##### HALAMAN

Mohon tunggu...
Jeniffer Gracellia
Jeniffer Gracellia Mohon Tunggu... Lainnya - A lifelong learner

Menulis dari Kota Khatulistiwa

Selanjutnya

Tutup

Sosbud Pilihan

Pedagang Kaki Lima dari Singapura Menjadi Warisan Budaya UNESCO, Apa yang Spesial?

21 Desember 2020   20:13 Diperbarui: 22 Desember 2020   01:19 413
+
Laporkan Konten
Laporkan Akun
Kompasiana adalah platform blog. Konten ini menjadi tanggung jawab bloger dan tidak mewakili pandangan redaksi Kompas.
Lihat foto
Bagikan ide kreativitasmu dalam bentuk konten di Kompasiana | Sumber gambar: Freepik

Pedagang kaki lima dapat Anda temukan dengan mudah di Asia Tenggara, salah satunya adalah di Indonesia. Mungkin Anda baru saja menikmati makanan dari salah satu pedagang kaki lima yang dekat dengan rumah Anda. 

Walaupun mudah ditemukan, budaya pedagang kaki lima milik Singapura ini bukan hanya sekedar karena mereka menjual makanan tetapi juga terdapat usaha pemerintah dan kerja keras para pedagang kaki lima. 

Usaha tersebut mewujudkan sebuah budaya sosial yang merepresentasikan budaya multi-kultural Singapura yang sukses dilebur menjadi satu di hawker centre.

Pada 16 Desember 2020, The United Nations Educational, Scientific and Cultural Organization (UNESCO) menyetujui budaya Pedagang Kaki Lima atau Hawker Culture milik Singapura menjadi bagian dari Warisan Budaya Takbenda. 

Pedagang kaki lima yang berjualan makanan siap saji dulunya dipandang sebelah mata dan pekerjaan yang diremehkan. Akan tetapi, sekarang pedagang kaki lima ini diakui oleh masyarakat internasional dan menjadi identitas nasional yang dibanggakan oleh masyarakat Singapura.

Berbeda dengan pedagang kaki lima di Indonesia yang berjualan di tepi jalan atau di trotoar, di Singapura pedagang ini ditempatkan di pusat jajanan atau hawker centre yang dibangun, dimiliki dan dikelola oleh pemerintah.

Hingga sekarang, terdapat 114 hawker centres yang tersebar di seluruh Singapura. Pusat jajanan ini berbentuk sebuah kompleks terbuka yang dapat menampung banyak kios-kios pedagang yang menjual berbagai macam makanan dengan harga yang terjangkau.

##########
##### BARIS

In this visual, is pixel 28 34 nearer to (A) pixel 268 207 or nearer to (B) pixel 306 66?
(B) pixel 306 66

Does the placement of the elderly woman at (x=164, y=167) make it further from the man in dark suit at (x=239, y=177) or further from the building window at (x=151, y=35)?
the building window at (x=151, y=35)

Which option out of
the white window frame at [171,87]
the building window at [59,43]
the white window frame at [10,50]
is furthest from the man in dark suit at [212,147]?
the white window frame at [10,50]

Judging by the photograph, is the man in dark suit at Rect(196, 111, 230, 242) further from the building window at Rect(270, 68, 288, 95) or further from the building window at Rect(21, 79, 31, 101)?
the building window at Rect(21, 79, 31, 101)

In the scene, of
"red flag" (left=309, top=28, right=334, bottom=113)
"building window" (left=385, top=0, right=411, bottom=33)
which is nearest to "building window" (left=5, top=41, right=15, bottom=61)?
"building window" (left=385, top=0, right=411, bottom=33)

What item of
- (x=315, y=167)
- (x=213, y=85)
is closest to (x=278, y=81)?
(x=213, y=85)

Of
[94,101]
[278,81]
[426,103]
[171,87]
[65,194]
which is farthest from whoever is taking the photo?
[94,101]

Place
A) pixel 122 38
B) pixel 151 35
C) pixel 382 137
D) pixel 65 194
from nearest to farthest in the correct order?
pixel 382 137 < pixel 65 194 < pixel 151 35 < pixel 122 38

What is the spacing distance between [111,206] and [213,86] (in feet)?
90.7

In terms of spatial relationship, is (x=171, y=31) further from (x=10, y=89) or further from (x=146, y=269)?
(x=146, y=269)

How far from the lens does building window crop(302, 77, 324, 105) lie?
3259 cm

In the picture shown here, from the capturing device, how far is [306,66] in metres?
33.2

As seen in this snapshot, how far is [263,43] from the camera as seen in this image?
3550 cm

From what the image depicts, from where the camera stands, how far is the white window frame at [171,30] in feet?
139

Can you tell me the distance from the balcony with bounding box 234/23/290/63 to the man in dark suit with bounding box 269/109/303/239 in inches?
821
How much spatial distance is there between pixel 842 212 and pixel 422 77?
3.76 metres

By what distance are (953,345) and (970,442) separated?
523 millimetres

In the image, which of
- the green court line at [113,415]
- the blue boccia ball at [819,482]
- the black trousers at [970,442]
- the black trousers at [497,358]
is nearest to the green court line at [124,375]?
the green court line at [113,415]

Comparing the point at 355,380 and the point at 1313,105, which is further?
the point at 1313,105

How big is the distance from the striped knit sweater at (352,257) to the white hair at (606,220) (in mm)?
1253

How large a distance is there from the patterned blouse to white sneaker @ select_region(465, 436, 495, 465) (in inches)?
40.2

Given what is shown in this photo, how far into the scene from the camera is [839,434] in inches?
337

##########

**PETUNJUK LATIHAN**
Salin kata demi kata bagian artikel tentang budaya pedagang kaki lima Singapura di atas, mulai dari "Usaha tersebut mewujudkan" dan berakhir pada "oleh masyarakat Singapura.".

**JAWABAN BENAR**
Usaha tersebut mewujudkan sebuah budaya sosial yang merepresentasikan budaya multi-kultural Singapura yang sukses dilebur menjadi satu di hawker centre.

Pada 16 Desember 2020, The United Nations Educational, Scientific and Cultural Organization (UNESCO) menyetujui budaya Pedagang Kaki Lima atau Hawker Culture milik Singapura menjadi bagian dari Warisan Budaya Takbenda. 

Pedagang kaki lima yang berjualan makanan siap saji dulunya dipandang sebelah mata dan pekerjaan yang diremehkan. Akan tetapi, sekarang pedagang kaki lima ini diakui oleh masyarakat internasional dan menjadi identitas nasional yang dibanggakan oleh masyarakat Singapura.